ちなみにソフトクリームは「柔らかいクリーム」という意味でしかなく、言葉の中に氷菓特有の冷たさを一切感じないことからも分かるように和製英語となります。英語ではice-creamと表現し冷たさ(ice)を言葉の中に入れて表現します。かき氷はshaved-ice「削られた氷=かき氷」と言います。ちなみにハワイ(オアフ島やマウイ島)ではshave-iceと簡単に表現し、不思議と僕が住んでいたハワイ島ではice-shaveとひっくり返して表現してました。

 

マンション(mansion)

「日本ではマンション住まいです。」と言おうとしてI live in a mansion in Japan.と笑顔で言ってしまうと別の意味で英語として伝わり、何やら不穏な空気が流れ始めます。この不穏な空気は感覚が正常な人であれば必ず気付くものなので、毎度英文チェックすることになるのですが、なかなかmansionに非があるとは気付かないものです。英語でmansion「大豪邸」という意味です。I live in a mansion in Japan.「日本では大豪邸に住んでます。」と屈託のない笑顔で言われてしまうと、自由の女神がおわす国アメリカの地であっても不穏な空気が流れるのは致し方ないことです。日本の呼称であるマンションは英語でapartment「apart(別々に区切られた)ment(状態=スタイル)の家=マンション」となり、日本の呼称であるアパートも同様に区切られているために、分け隔てることなく、apartmentmentをしっかり入れて表現します。

恐らく、日本では「アパートよりもマンションの方が格が上だかんな」という不動産側または貸主の想いがマンション=mansion(大豪邸)といった壮大な呼称を生み出したものと推察しております。

 

コンセント(consent)

中3の夏休み、初めて日本を離れカリフォルニアで1ヶ月間ホームステイした時の話です。当時流行っていたCDウォークマンをアメリカまで持参し、バッテリーが切れたので充電しようとコンセントを探すも見つからず、ホストマザーにWhere is the consent?と言ったところ、ギョッとした面持ちで書類の入った引き出しを何やらゴソゴソと始めました。アメリカでは引き出しの中にコンセントがあるのかと僕もギョッとしたのを覚えています。consentは英語で「同意書(同意)」という意味になります。Where is the consent?「同意書はどこだ?」とCDウォークマン片手に詰め寄った僕に圧倒的な非があるわけですが、恐らくホームステイ関連書類の中からconsent(同意書)なるものを探し始めたと推察されます。日本で言う電気系統のコンセントは英語でoutlet「電気がout(外に)出ていくことをlet(許す)場所=コンセント」と言います。

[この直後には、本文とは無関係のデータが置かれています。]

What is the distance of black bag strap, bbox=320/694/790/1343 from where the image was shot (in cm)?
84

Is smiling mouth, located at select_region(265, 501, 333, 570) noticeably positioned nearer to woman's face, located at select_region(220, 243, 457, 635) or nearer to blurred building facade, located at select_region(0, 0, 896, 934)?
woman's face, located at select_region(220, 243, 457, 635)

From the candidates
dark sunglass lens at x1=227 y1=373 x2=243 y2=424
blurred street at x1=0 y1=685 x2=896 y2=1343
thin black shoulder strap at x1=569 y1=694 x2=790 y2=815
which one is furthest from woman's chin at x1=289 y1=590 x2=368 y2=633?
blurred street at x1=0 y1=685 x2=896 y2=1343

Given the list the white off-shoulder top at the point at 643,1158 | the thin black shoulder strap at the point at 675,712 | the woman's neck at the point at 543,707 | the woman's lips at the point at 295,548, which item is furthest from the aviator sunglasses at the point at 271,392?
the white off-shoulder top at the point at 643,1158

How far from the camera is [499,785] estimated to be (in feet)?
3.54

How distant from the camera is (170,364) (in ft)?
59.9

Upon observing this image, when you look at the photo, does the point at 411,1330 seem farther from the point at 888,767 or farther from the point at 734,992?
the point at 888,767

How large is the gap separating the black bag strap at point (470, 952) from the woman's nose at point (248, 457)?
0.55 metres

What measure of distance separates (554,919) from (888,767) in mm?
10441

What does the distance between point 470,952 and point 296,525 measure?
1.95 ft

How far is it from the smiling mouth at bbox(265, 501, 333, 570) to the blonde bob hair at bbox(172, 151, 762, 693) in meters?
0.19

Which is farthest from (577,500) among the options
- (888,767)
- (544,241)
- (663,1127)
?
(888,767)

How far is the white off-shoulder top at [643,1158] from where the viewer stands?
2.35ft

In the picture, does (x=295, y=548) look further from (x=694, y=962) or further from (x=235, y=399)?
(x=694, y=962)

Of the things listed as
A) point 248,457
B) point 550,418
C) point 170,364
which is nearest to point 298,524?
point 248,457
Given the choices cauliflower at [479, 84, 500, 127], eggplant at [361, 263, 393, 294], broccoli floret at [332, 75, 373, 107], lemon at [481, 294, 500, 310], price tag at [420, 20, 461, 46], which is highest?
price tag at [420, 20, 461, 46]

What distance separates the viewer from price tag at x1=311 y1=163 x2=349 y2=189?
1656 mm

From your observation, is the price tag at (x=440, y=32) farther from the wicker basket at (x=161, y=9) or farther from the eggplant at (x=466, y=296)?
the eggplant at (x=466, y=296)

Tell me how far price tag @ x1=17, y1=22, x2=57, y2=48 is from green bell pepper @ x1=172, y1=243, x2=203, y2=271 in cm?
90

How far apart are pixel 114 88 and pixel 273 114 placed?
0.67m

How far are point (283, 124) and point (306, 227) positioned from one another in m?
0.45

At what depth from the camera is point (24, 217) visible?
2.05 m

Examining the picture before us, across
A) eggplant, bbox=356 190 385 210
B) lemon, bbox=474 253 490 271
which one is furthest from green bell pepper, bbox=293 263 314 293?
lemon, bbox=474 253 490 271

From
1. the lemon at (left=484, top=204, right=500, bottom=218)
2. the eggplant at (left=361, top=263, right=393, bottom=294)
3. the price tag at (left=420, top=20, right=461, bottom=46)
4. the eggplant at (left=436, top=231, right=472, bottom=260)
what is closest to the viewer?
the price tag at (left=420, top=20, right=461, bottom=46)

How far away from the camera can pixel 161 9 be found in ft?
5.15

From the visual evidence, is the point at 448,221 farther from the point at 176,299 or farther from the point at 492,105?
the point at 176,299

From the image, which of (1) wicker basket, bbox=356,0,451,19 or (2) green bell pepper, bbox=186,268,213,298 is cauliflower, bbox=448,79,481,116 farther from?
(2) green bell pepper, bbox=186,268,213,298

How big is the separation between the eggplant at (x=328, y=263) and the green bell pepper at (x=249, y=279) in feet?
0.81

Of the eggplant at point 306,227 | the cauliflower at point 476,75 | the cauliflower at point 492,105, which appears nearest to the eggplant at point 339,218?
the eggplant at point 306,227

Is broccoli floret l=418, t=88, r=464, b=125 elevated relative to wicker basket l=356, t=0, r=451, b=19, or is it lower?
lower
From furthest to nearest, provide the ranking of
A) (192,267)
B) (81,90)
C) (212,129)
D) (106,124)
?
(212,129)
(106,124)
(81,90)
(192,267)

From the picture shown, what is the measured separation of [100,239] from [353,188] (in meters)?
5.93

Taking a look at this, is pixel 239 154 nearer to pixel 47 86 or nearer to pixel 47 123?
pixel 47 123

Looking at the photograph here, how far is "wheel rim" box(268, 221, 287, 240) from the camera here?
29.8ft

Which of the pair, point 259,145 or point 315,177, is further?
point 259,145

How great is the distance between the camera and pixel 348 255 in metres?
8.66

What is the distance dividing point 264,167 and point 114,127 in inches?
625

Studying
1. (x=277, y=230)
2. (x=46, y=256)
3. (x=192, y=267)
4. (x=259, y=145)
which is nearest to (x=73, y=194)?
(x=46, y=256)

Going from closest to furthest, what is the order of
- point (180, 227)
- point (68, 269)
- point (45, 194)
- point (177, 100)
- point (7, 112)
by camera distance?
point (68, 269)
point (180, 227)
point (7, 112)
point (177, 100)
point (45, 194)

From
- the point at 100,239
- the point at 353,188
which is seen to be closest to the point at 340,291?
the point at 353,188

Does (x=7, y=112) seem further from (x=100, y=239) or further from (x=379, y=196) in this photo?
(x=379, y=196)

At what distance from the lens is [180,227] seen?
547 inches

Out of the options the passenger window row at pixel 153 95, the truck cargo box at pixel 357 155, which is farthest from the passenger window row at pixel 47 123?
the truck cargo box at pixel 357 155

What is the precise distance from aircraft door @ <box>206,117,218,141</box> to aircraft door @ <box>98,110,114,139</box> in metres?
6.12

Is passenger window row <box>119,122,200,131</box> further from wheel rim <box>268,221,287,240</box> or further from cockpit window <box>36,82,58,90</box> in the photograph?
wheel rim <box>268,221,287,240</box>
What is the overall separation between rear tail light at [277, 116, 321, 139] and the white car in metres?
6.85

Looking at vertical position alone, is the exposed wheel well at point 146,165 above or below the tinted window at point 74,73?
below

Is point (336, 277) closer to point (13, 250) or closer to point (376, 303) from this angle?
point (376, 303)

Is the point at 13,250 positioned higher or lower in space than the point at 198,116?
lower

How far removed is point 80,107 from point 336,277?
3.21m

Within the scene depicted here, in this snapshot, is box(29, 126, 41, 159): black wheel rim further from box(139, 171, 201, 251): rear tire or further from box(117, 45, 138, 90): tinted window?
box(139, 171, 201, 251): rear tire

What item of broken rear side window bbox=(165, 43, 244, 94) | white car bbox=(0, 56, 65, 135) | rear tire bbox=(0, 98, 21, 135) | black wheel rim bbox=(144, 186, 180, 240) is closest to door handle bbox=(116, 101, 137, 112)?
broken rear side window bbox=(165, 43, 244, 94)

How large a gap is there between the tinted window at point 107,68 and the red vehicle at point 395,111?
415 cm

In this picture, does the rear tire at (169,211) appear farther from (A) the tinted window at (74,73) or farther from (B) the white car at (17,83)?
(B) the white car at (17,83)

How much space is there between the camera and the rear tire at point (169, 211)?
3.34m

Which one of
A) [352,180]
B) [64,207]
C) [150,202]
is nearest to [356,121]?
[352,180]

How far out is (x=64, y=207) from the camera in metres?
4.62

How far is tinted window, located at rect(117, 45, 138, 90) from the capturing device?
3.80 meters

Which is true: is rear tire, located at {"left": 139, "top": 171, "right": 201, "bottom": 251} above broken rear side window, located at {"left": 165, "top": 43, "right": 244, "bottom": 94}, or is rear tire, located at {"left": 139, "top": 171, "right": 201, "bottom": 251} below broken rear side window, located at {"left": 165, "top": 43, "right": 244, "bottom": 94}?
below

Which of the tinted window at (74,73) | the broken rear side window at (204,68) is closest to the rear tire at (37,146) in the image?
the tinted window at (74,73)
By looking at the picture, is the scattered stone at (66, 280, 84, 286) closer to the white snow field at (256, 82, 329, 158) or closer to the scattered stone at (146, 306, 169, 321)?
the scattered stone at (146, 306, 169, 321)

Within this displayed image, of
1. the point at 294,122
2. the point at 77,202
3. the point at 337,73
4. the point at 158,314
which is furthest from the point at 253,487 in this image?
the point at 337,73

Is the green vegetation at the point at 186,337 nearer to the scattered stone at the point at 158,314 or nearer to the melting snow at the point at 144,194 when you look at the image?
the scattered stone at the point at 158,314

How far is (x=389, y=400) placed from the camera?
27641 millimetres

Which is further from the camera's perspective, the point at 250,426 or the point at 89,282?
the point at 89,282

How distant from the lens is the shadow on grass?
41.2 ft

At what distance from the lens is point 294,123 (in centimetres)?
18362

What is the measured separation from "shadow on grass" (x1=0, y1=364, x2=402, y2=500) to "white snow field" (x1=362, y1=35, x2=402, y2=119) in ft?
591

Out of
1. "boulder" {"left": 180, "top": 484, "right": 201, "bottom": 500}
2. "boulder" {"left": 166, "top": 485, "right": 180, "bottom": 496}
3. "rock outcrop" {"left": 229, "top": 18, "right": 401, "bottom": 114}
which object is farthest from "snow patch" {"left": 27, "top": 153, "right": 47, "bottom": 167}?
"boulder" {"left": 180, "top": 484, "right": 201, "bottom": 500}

「なぜ、日本ではコンセントと表現するのか?」は諸説ありますが、個人的には、「その昔、コンセントを外国から輸入した際に、商品と共に輸入に伴う同意書が木箱に入っており、たまたま英語を読める日本人がその場におり、同意書の表紙に大きく書かれたCONSENTを商品名と勘違いしてしまった」とする自説が好きです。

 

ピーマン(pee-man)

個人的な思いを吐露させて頂くとピーマンという言葉にはある種の悪意を感じています。元々はフランス語だそうですが、もう少し配慮というものがあってもよかったのではないか?とアメリカに多少関わった日本人としては今更ながら遺憾に思っております。

アメリカの地でpee-man(ピーマン)と言ってしまえば、文法的には正しくないにせよ「おしっこをする(pee)人(man)」という意味で伝わってしまうではないか!ピーマン嫌いの日本人は多いから、アメリカ人にWhat kind of food do you hate?「嫌いな食べ物は何ですか?」と初歩的な質問をされれば、I hate pee-man.と言ってしまうではないか?初対面のアメリカ人にSay,what?「はぁ?」って言われてしまうではないか!

そう言ってるピーマン嫌いの私も同様のやり取りを3度程行い、やっと気付いた者であります。この屈辱は「英語でピーマンなるものはbell peppersと云ふ:bell(鈴)に形状が似ているため」という辞書の記述を強く記憶に刻むことと相成りました。